"""

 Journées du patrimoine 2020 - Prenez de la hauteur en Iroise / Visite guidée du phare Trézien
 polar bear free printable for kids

"""
"""

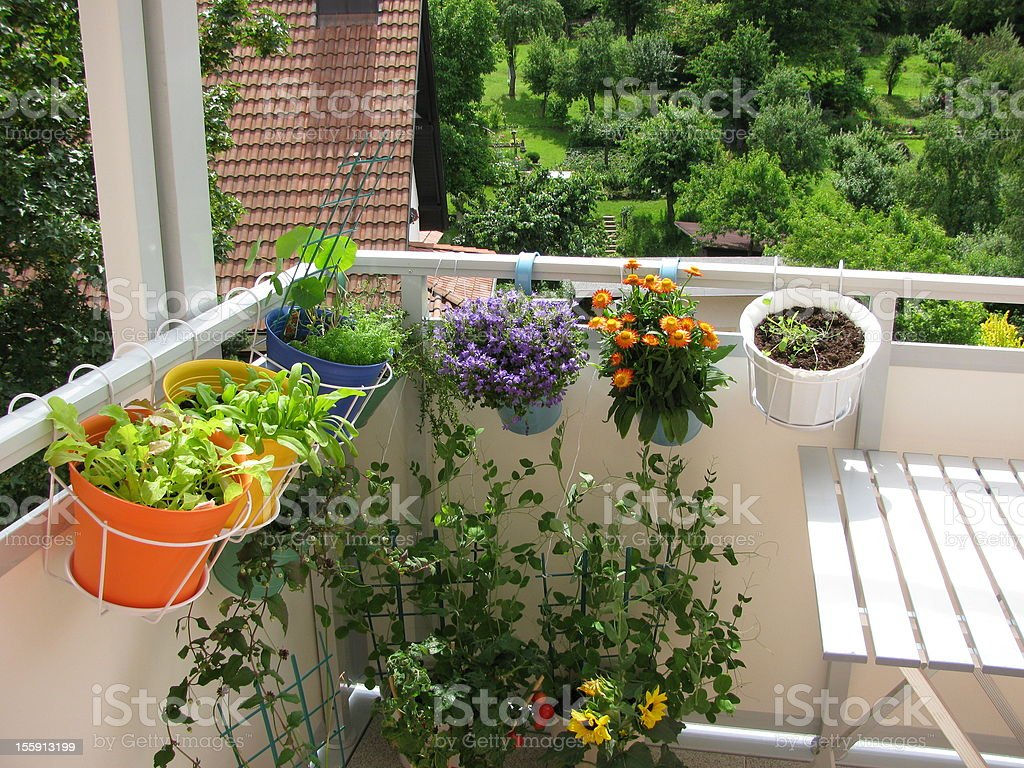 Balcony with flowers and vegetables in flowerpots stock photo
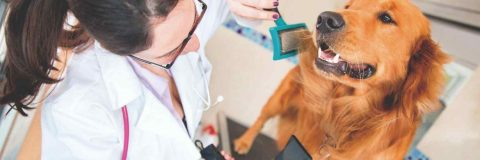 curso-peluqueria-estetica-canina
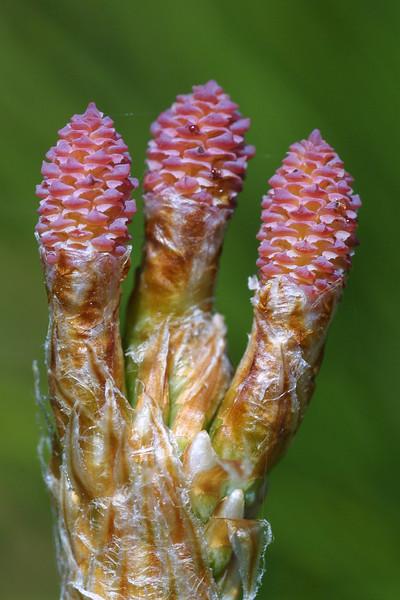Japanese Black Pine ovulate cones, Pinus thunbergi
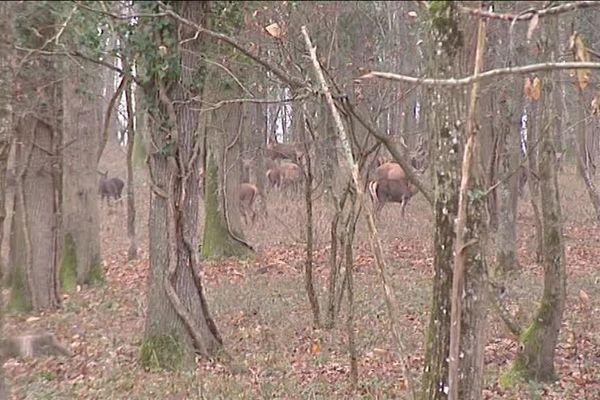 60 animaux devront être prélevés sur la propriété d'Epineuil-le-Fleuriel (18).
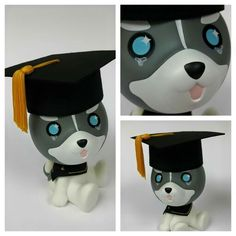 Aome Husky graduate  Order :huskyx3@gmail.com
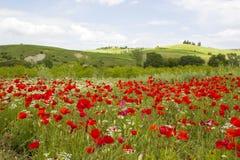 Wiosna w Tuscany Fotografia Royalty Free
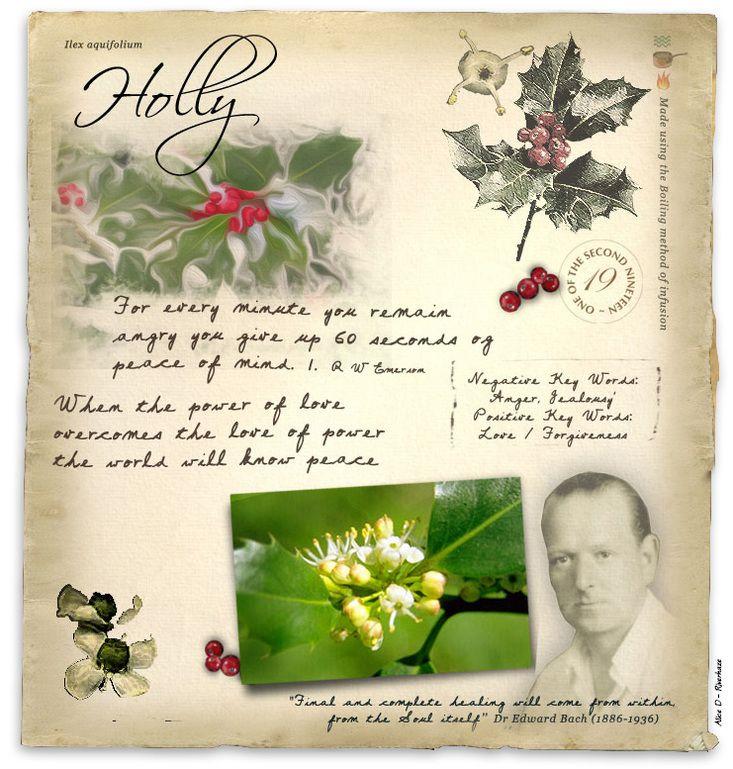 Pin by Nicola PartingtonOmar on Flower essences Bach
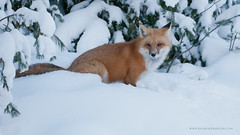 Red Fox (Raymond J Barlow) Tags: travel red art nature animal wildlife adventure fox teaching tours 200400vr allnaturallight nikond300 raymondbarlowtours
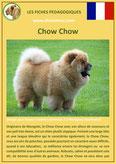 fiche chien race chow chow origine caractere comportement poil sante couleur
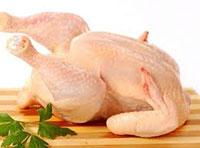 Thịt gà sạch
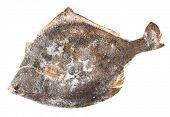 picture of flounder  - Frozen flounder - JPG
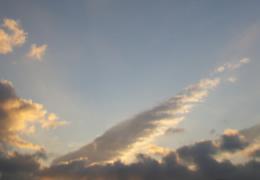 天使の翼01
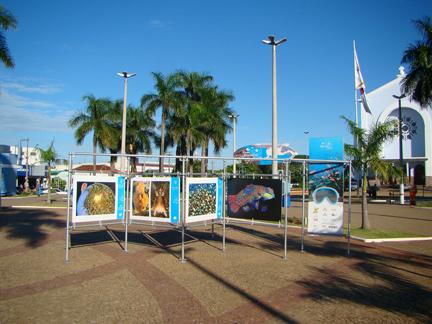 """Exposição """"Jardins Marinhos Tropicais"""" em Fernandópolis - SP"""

"""
"""

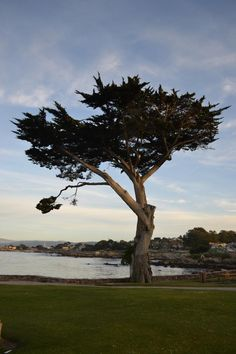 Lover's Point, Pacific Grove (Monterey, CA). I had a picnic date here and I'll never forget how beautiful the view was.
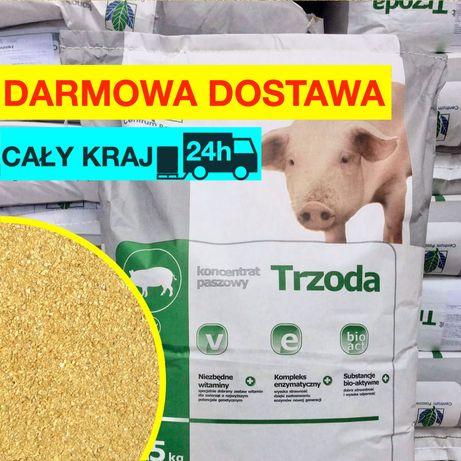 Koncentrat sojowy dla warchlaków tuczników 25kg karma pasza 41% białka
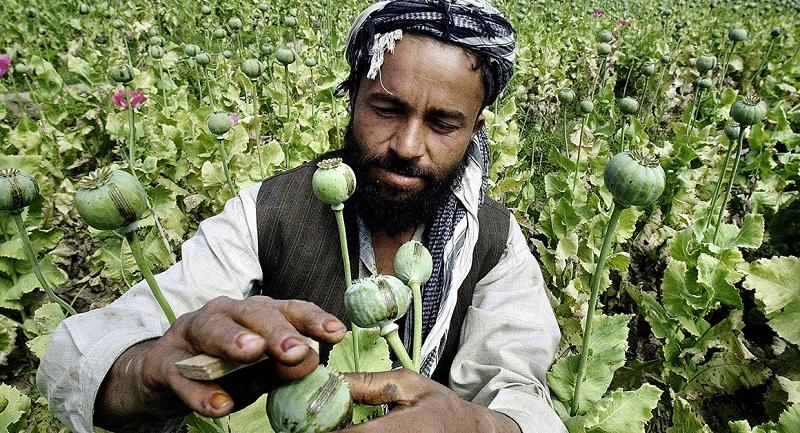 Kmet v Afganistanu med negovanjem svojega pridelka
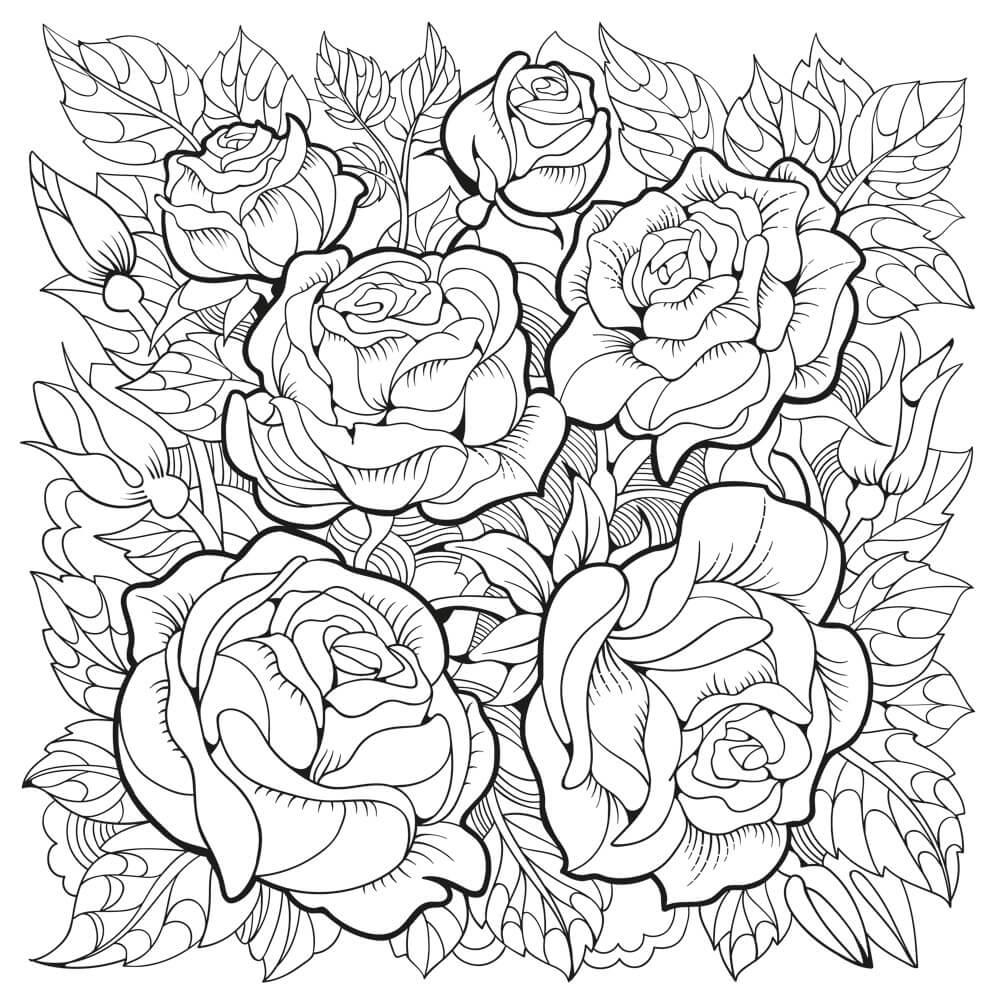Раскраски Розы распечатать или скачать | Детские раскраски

"""

## TASK PROMPT:
Copy the entries above exactly, but only from the line holding "Journées du patrimoine" through the line holding "polar bear free printable for kids", both included.

## YOUR RESPONSE:
 Journées du patrimoine 2020 - Prenez de la hauteur en Iroise / Visite guidée du phare Trézien
 polar bear free printable for kids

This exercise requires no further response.